Urbanisation: big word, even bigger concept. The social, physical and economic changes it encompasses are relevant to anyone interested in real assets, but the regeneration of our urban areas to foster sustainable communities and stimulate long-term economic growth is applicable to us all.
In academic terms, urbanisation is the movement of people back into areas of high population and building density. Kickstarted during the industrial revolution, it has been steadily speeding up ever since, to the extent that the World Bank estimates that nearly all global population growth from 2016 to 2030 will be absorbed by cities.
This means it is one of the biggest macro-trends facing real estate owners, investors and policymakers today.

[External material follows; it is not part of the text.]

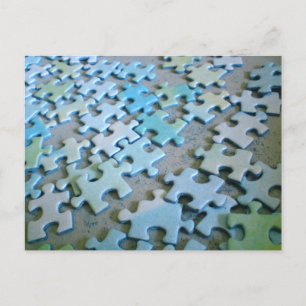 Jigsaw Pieces Postcard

Urban areas now generate more jobs and income than rural areas, so investment in and regeneration of towns and cities is key to driving sustainable local economic growth.
Urbanisation has also changed the role of town centres beyond just being places to work, shop or eat; they are now for living. This so-called ‘five-minute living’ is being driven by non-traditional working practices, unrelenting technological innovation and sharing economy models.
It is blurring the way in which people perceive and use commercial and residential space, resulting in a transformation of high streets.
From an owner’s perspective, long-term investment returns are underpinned by stable income streams derived from occupier/user demand. So we need to ensure our location and asset allocation strategy evolves in line with that of our dynamic occupier/user base, which means focusing on fit-for-purpose urban environments.
We have educated ourselves as to what ‘good’ looks like, analysing city-level factors such as population growth, employment and expenditure.
But the quantifiable can only take you so far. Critical within our thinking is what will ‘capture the catchment’; characteristics that ensure people are attracted to and stay within an area, such as connectivity, cultural provision and overall quality of life. These are often nebulous and subjective but are what encourage people to live, work and shop within an area, providing that all-important underpinning for economic growth.
Having taken a 360-degree view of the drivers of a local economy, infrastructure, property market and the facilitators of social change, we have had to evolve our own investment rationale. We believe responsible investors should account (and be accountable) for the social and environmental impact of a scheme.
This is impact investing; moving beyond a one-dimensional view of the green credentials of a building towards assigning a monetary value to the long-term impact on the economy and community.
Legal & General is currently involved in 10 major UK urban regeneration projects and we want to do more. From Cardiff to Canning Town, Liverpool to Leeds, we are transforming and reshaping urban communities, bringing housing, jobs, commercial property and economic and social infrastructure to the fore.
It is about sustainable regeneration, not opportunistic gentrification. It’s about developing outward-facing schemes where bottom-up community involvement is as important as top-down investment strategy. It’s about leveraging localism to create a feedback loop with the local economy to ensure the future of the development. Only by doing this can shareholder requirements be aligned with social need.
Economic growth is for the long term and so is our commitment to driving it forward. Never before has patient private capital played such an important role.